The per-scenario atlas (results/genotype_drop/{scenario}/plots/atlas.pdf) runs the full simACE phenotype → censor → sample → stats chain on the augmented pedigree; kinship-based heritability estimates, relative-pair correlations, and prevalence plots therefore reflect the gene-drop \(A\).

Pairwise comparison of the atlases reveals how the architecture affects:

Phenotype prevalence per generation — should be identical to within sampling noise, because the rescale fixes every \(A_1\) at the same variance and the threshold is calibrated against unit-variance liability.
Heritability estimates (Falconer, regression-on-relatives) — should also be approximately \(0.4\) across scenarios, but estimator variance may differ as a function of the underlying architecture (sparse architectures with rare large-effect variants are harder to estimate).
Relative-pair correlations vs theoretical kinship — the line should pass through the expected slope \(h^2 = 0.4\) in all cases.

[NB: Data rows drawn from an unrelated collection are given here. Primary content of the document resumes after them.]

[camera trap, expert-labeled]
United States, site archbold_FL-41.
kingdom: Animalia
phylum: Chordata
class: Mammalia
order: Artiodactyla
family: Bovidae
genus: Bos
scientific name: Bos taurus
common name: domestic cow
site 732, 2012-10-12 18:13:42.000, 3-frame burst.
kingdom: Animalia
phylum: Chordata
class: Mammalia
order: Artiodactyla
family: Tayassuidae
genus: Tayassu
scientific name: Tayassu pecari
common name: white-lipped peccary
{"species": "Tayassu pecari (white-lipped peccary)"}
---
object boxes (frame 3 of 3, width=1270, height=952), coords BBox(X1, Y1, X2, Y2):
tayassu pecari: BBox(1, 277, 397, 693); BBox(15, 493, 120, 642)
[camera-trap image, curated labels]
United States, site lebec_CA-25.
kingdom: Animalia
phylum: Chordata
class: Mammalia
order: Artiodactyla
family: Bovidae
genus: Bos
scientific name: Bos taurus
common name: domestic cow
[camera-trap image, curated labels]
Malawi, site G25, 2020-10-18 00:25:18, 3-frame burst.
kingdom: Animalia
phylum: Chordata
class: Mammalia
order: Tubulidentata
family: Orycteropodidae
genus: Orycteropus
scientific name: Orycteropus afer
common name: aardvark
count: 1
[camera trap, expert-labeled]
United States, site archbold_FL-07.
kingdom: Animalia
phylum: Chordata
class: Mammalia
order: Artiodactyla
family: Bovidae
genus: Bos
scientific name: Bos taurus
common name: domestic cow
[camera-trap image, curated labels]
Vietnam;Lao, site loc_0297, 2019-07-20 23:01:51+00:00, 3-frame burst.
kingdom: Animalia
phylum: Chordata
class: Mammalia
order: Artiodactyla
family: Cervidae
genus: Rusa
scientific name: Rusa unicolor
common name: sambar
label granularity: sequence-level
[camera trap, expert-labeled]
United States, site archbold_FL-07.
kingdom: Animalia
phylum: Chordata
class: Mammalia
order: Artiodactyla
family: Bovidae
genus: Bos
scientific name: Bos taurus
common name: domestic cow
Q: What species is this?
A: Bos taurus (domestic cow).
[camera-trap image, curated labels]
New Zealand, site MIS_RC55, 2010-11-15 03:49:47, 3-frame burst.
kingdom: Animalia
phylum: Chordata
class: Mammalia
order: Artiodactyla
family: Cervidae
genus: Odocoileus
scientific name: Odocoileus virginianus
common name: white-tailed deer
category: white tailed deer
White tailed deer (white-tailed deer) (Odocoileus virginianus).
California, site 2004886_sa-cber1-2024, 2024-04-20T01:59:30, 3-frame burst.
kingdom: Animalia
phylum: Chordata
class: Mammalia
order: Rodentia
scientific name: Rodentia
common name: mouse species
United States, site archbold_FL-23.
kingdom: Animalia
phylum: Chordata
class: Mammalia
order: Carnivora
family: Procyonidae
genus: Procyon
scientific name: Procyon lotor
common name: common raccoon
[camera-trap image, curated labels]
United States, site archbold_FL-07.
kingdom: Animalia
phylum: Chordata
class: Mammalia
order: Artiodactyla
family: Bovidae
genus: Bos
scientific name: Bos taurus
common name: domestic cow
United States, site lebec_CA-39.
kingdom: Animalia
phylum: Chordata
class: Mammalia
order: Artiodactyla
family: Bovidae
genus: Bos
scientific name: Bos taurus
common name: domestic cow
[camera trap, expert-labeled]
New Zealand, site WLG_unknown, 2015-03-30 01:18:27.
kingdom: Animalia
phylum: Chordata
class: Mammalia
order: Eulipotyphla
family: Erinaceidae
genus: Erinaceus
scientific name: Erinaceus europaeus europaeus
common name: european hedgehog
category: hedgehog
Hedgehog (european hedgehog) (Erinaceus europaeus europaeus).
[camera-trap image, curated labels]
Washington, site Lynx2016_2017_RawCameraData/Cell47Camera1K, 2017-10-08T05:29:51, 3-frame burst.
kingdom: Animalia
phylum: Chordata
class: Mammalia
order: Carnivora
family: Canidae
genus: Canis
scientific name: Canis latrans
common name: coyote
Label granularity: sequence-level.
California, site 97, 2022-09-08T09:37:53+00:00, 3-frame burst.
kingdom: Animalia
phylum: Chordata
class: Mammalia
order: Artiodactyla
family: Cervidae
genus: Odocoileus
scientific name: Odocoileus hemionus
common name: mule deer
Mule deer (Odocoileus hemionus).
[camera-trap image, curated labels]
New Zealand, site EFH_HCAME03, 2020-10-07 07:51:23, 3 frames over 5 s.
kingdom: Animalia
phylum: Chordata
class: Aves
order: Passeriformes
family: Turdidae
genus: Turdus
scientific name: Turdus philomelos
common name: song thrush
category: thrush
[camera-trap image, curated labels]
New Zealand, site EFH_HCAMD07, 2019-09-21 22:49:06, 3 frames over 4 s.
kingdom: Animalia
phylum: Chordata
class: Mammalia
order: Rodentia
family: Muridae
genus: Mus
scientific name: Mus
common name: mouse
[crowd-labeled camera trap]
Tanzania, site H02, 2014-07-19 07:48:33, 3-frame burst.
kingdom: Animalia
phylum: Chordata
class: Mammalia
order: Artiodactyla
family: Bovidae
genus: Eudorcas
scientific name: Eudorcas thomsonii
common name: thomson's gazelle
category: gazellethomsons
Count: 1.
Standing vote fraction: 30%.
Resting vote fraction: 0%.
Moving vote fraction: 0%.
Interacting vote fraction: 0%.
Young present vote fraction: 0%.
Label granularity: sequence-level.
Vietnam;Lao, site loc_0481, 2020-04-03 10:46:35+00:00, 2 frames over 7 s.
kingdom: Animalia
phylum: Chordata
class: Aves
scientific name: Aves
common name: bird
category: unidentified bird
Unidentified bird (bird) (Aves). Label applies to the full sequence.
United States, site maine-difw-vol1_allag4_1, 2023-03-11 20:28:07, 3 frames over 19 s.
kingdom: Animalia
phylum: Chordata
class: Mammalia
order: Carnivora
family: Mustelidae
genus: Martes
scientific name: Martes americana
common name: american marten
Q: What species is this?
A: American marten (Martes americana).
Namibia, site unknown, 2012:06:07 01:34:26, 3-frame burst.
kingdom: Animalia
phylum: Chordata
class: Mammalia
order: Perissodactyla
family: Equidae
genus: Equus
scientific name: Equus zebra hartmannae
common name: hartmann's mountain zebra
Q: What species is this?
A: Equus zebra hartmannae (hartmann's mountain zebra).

A method whose heritability estimate degrades under sparse architectures will exhibit that degradation in this sweep.

Cost¶

On a single workstation:

Pre-pipeline (one-shot): ~10 min for tskit_preprocess, ~10 min for site_catalog. Reusable across all gene-drop scenarios forever.
simulate_genotypes_chrom × 22: ~2 hr CPU total, ~30 min wall at -j 8 (chr1 alone takes ~16 min on one core). Done once for p2_full; variants reuse via drop_from.
Per variant: tstrait sub-pipeline + augment + phenotype + atlas — a few minutes each, dominated by tstrait_gv_chrom for c1m (~50 s/chrom × 22 / 8 cores ≈ 2-3 min wall).